### Short exercise
Give the entries from the line with "Time of clock at [811,371,846,403]: 1:38" through the end of the entries as a Markdown table with the columns Row and Line, numbering each row and skipping blank lines. Leave the pictures out.

BEGIN Task input

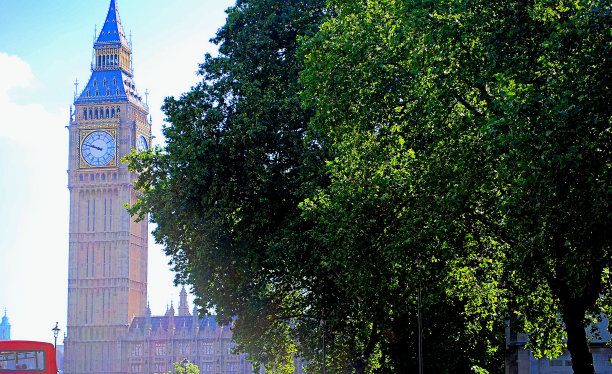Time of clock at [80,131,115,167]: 9:47
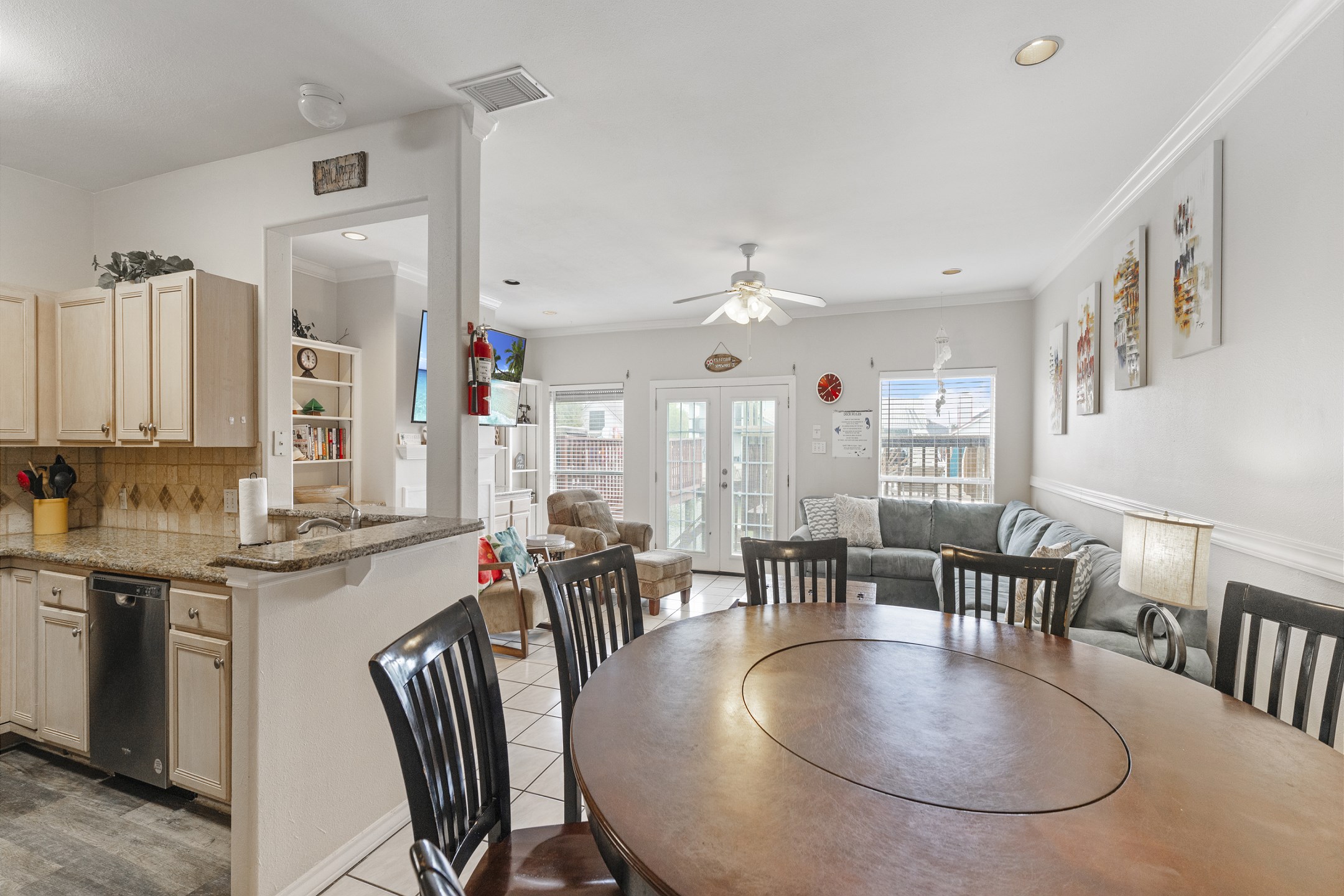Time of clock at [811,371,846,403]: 1:38
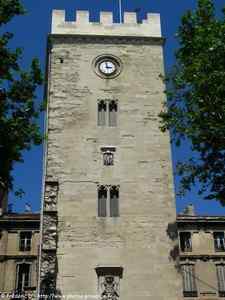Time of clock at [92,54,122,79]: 2:58
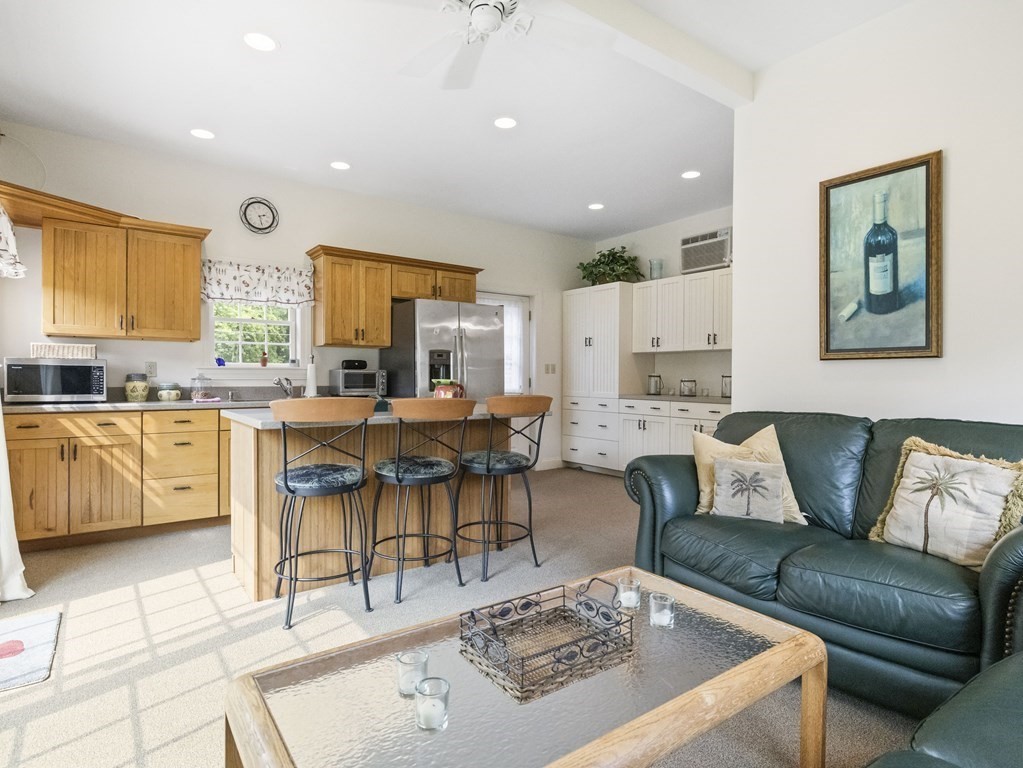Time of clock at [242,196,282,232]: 2:27
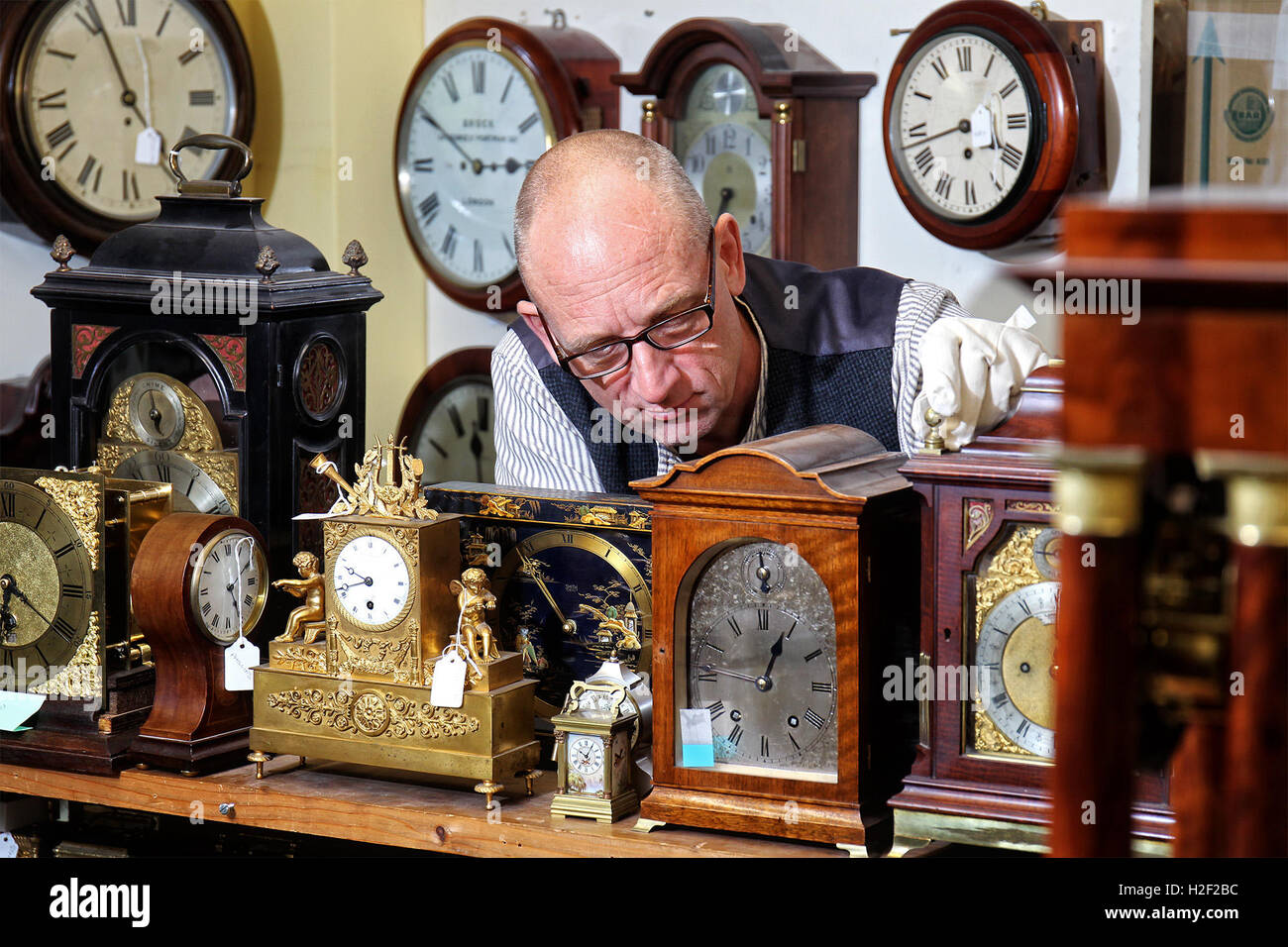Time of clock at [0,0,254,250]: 4:56
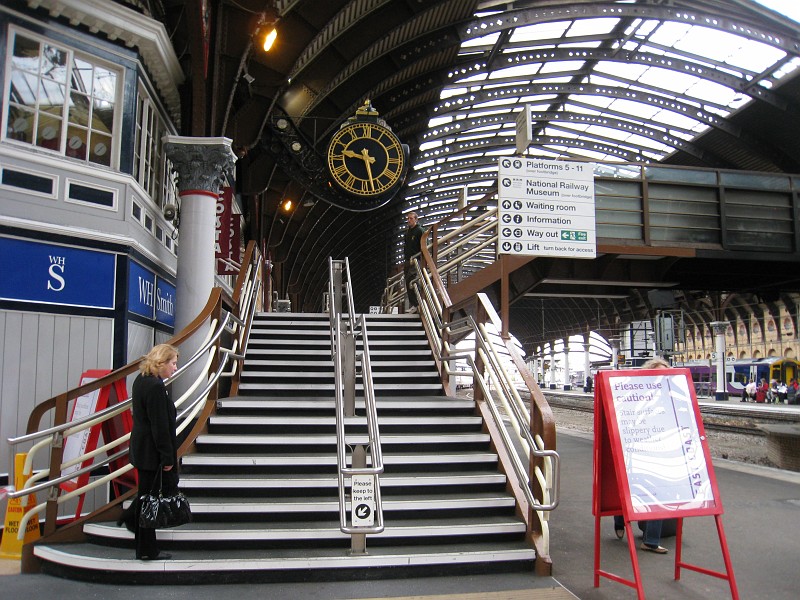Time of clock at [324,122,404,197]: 9:27
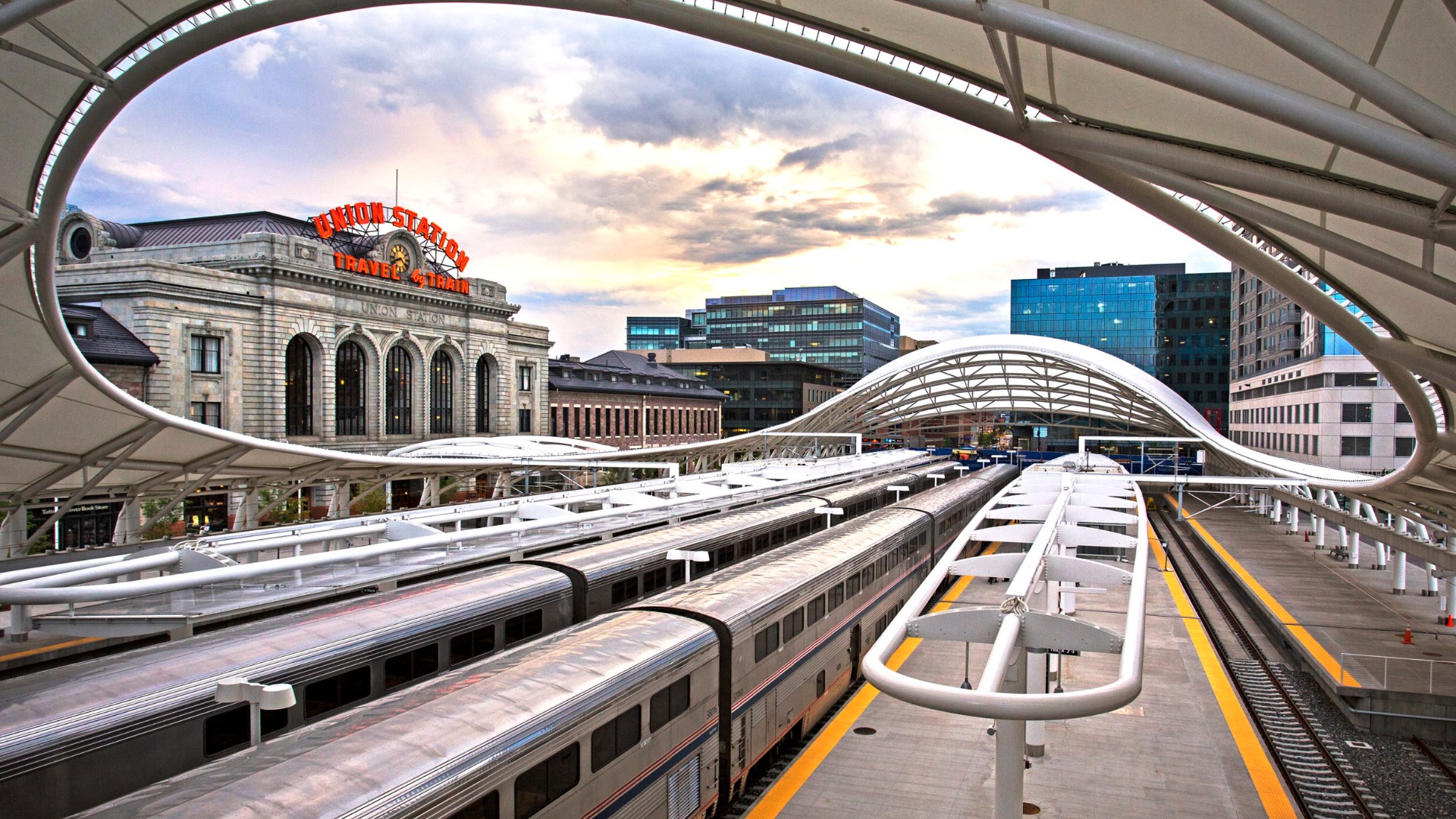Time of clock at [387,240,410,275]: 8:21
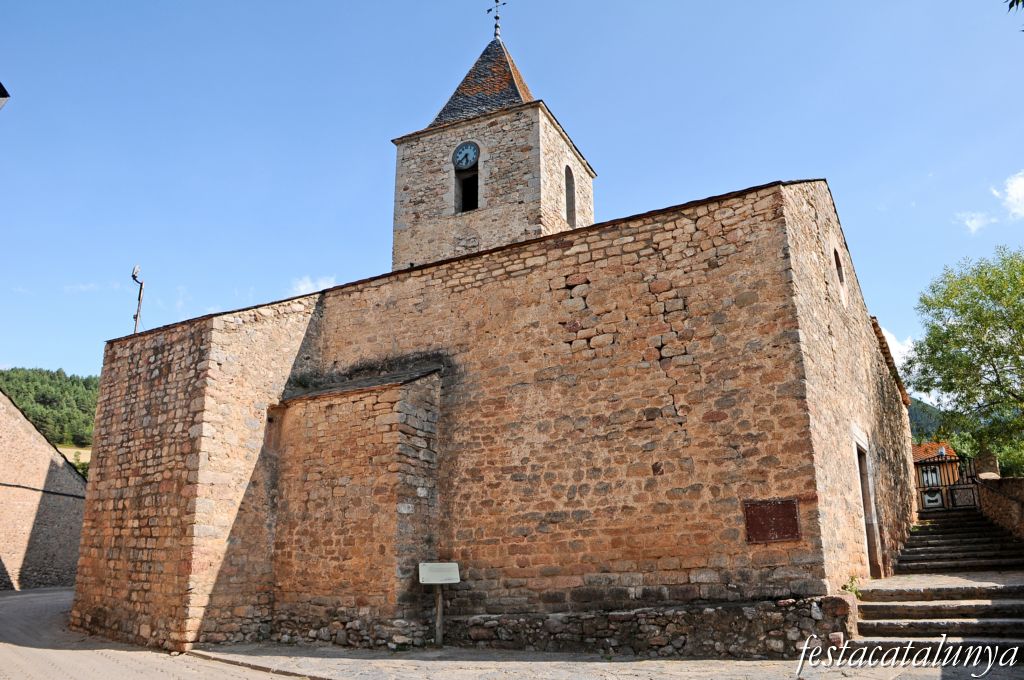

END Task input

### Written answer
| Row | Line |
|---|---|
| 1 | Time of clock at [811,371,846,403]: 1:38 |
| 2 | Time of clock at [92,54,122,79]: 2:58 |
| 3 | Time of clock at [242,196,282,232]: 2:27 |
| 4 | Time of clock at [0,0,254,250]: 4:56 |
| 5 | Time of clock at [324,122,404,197]: 9:27 |
| 6 | Time of clock at [387,240,410,275]: 8:21 |